Reproduce word for word the passage of the Maven repository article below that runs from "Introduction" up to and including "products like Archiva.".

**Source text**
• • •

Host Low-cost Private Maven Repository on AWS
Deploy a low-cost private Maven repository management solution using Apache Archiva, AWS EC2, and AWS S3.
Introduction
I was looking for an alternative solution to using Nexus and Artifactory in AWS. I accidentally found the open-source Apache Archiva project while browsing through Apache projects listing trying to find something interesting. A quick demo setup of Archiva looked good to me with its decent web console.
So, I took it further to see if I can use S3 as a backend repository storage with Archiva. This idea of using S3 as the Maven repository has been explored in some blog posts; however, they lacked the sophistication provided by repository management products like Archiva.
Archiva provides configuration option to change destination directory for storing the Maven artifacts. I thought I could override this setting to use an S3 bucket as storage if I could find how to mount an S3 bucket as file system. While searching for this, I came across this blog and found S3FS-Fuse to be the right fit for my purpose.
I gave a try combining Apache Archiva with S3FS and it worked like a charm! I have described the steps I followed to get this approach working.
So without further ado, let’s get into it!

• • •

**Excerpted data**

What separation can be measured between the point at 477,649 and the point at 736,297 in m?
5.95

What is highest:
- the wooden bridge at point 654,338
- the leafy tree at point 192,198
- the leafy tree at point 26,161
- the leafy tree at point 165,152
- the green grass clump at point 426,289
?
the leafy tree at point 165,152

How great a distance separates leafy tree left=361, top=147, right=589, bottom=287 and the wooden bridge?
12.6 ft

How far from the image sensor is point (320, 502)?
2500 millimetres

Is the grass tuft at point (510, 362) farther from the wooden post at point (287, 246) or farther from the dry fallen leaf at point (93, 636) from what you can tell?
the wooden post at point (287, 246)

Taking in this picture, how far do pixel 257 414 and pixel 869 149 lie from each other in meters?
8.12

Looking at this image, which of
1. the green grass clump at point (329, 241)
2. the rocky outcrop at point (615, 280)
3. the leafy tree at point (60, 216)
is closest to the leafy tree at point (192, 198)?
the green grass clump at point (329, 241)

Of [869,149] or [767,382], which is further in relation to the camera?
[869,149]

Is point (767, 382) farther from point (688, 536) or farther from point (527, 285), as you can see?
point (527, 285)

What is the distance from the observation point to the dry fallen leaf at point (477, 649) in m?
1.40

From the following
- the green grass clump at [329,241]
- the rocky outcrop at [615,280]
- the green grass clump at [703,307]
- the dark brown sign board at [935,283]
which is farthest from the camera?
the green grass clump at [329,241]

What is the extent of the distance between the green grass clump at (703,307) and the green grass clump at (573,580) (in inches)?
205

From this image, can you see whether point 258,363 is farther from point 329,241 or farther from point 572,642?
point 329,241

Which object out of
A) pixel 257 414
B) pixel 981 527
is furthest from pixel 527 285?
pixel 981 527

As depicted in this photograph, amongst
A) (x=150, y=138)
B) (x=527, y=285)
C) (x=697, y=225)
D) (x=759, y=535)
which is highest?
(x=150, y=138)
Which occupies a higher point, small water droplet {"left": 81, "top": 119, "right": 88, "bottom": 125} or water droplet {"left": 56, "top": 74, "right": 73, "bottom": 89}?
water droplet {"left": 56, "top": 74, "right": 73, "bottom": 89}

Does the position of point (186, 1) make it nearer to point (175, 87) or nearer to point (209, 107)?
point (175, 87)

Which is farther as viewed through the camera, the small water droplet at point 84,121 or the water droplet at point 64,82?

• • •

**Answer to this task**
Introduction
I was looking for an alternative solution to using Nexus and Artifactory in AWS. I accidentally found the open-source Apache Archiva project while browsing through Apache projects listing trying to find something interesting. A quick demo setup of Archiva looked good to me with its decent web console.
So, I took it further to see if I can use S3 as a backend repository storage with Archiva. This idea of using S3 as the Maven repository has been explored in some blog posts; however, they lacked the sophistication provided by repository management products like Archiva.